Why? Well, a big concern for us canucks is that there are no publicized plans to release the show in Canada so far. The press release on the Netflix website states that “…Arrested Development will be coming exclusively to Netflix for its U.S. members to watch instantly, beginning in 2013.” While this statement does not necessarily preclude the eventuality of Canadians having the show made available to them, it implies that the show will only be available south of the border. This is possible—even unsurprising—because Netflix and Netflix Canada are two separate entities, experiencing different business models and services.
They have different movies and shows available, and the services come at a separate cost. Up until this summer, Netflix in the States came at a cost of $8 per month. This included all streaming capabilities, but also gave users access to the DVD subscription service.
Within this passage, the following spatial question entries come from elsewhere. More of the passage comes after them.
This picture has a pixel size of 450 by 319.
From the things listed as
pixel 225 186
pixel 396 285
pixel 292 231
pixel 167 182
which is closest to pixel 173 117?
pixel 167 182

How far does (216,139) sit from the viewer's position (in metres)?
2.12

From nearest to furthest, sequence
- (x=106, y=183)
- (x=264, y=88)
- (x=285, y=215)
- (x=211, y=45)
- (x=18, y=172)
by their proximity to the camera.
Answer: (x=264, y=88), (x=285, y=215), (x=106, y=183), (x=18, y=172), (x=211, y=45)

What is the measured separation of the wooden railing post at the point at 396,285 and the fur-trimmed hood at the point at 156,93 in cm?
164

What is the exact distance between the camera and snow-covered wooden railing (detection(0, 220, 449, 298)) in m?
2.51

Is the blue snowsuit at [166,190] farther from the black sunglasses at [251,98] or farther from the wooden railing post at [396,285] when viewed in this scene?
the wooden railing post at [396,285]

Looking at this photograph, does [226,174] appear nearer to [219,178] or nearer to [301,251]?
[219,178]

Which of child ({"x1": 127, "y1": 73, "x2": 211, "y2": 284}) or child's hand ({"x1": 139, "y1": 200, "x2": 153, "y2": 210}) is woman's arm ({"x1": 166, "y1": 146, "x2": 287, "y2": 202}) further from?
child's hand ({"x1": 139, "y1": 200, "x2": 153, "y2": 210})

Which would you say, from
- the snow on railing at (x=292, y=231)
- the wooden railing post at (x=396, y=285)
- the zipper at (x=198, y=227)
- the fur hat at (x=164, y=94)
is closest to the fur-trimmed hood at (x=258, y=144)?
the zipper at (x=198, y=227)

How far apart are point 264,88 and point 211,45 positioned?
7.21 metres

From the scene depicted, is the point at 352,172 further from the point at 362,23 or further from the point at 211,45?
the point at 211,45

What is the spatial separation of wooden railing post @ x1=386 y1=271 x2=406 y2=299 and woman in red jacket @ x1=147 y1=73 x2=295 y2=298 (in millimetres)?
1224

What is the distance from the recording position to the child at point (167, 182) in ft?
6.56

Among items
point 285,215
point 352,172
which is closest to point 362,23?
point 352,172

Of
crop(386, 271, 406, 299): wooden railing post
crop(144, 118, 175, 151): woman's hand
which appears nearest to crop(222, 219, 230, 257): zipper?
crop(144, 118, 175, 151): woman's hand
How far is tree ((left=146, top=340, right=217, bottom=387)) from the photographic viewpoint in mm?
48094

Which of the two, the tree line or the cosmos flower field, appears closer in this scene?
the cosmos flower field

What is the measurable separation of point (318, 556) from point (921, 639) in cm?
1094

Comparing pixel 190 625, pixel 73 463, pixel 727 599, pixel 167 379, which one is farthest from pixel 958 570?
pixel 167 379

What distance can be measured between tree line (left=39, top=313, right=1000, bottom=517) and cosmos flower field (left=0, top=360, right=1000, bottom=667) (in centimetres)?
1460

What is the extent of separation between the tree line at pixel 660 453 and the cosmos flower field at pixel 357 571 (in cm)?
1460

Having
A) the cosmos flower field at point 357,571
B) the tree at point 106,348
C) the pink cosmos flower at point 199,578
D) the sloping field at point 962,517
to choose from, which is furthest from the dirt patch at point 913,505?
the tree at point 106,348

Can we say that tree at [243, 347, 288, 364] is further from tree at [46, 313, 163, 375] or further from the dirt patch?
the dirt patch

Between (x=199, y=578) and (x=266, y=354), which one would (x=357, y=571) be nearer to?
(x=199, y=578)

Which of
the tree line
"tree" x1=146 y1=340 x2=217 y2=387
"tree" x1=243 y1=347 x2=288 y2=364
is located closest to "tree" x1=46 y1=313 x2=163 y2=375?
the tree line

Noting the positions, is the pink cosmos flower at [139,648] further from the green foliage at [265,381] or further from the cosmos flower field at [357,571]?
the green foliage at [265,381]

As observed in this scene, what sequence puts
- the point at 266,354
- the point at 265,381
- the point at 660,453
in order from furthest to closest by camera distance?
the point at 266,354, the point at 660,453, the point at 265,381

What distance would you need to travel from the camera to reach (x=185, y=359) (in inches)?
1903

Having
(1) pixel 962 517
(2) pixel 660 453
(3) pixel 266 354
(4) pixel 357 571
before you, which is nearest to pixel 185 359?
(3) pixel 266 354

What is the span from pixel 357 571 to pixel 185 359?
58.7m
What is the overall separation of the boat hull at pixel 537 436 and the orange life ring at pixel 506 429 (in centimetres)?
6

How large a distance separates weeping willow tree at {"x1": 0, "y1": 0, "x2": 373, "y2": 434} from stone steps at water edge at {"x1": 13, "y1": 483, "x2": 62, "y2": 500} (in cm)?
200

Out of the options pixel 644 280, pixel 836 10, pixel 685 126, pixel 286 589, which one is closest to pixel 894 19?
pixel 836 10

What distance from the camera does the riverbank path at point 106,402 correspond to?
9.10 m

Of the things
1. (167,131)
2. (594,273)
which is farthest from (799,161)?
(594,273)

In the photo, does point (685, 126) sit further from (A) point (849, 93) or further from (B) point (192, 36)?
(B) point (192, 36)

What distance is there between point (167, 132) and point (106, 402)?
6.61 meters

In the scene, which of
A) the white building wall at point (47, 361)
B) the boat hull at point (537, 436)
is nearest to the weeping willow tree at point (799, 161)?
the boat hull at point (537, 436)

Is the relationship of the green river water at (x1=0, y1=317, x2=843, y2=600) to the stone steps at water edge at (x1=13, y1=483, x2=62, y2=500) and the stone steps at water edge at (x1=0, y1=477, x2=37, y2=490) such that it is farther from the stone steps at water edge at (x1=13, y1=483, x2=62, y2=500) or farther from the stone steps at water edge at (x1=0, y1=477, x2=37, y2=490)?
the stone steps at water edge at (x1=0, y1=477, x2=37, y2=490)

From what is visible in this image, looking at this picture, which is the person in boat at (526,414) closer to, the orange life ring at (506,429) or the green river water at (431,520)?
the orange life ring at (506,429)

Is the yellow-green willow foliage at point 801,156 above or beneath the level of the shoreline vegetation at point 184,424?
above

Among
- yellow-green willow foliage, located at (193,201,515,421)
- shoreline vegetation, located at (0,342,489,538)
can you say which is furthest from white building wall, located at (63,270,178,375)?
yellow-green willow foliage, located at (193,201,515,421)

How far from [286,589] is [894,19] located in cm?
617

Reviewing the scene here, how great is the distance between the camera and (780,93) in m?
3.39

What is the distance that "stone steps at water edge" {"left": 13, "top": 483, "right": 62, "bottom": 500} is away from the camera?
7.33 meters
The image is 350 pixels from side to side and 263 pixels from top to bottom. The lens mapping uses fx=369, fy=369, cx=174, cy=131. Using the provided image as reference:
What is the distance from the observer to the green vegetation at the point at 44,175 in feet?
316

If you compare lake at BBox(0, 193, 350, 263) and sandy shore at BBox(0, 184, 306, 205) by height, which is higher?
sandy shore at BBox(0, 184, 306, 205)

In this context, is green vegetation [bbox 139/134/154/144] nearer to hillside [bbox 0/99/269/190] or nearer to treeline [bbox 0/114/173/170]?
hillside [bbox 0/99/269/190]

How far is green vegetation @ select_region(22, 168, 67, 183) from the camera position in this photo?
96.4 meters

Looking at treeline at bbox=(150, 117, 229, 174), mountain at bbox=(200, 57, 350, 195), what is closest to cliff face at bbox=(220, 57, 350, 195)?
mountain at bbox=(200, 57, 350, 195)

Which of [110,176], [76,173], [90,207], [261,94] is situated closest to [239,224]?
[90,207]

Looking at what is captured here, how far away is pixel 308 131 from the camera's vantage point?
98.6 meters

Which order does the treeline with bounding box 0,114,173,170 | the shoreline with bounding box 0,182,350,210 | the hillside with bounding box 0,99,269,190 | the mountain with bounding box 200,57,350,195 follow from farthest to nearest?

In a move that Netflix CEO Reed Hastings jokingly described as being “all the Canadians’ fault,” the company then split its services to Americans: the DVD subscription was called Qwikster and the streaming stuck with the name Netflix. The catch? After the services separated, they were charged separately. Each cost $8. Long story short, they were given half the service for the same cost.
The customer’s voice was heard, though. After more than 800,000 subscriber cancellations (a number published by the National Post), Netflix reversed its decision and abolished Qwikster. Since the fiasco, though, the stock of Netflix has been steadily decreasing from its high of $304.79 on July 13 to $63.75 last Saturday, November 26. Though the date of the Arrested Development press release, November 18, represented a slight rise, the stock has been steadily falling ever since. What’s more, Netflix can’t promise its investors anything different. In a statement they released, they stated as follows: “If we are unable to repair the damage to our brand and reverse negative subscriber growth, our business, results of operations, including cash flows, and financial condition will continue to be adversely affected”.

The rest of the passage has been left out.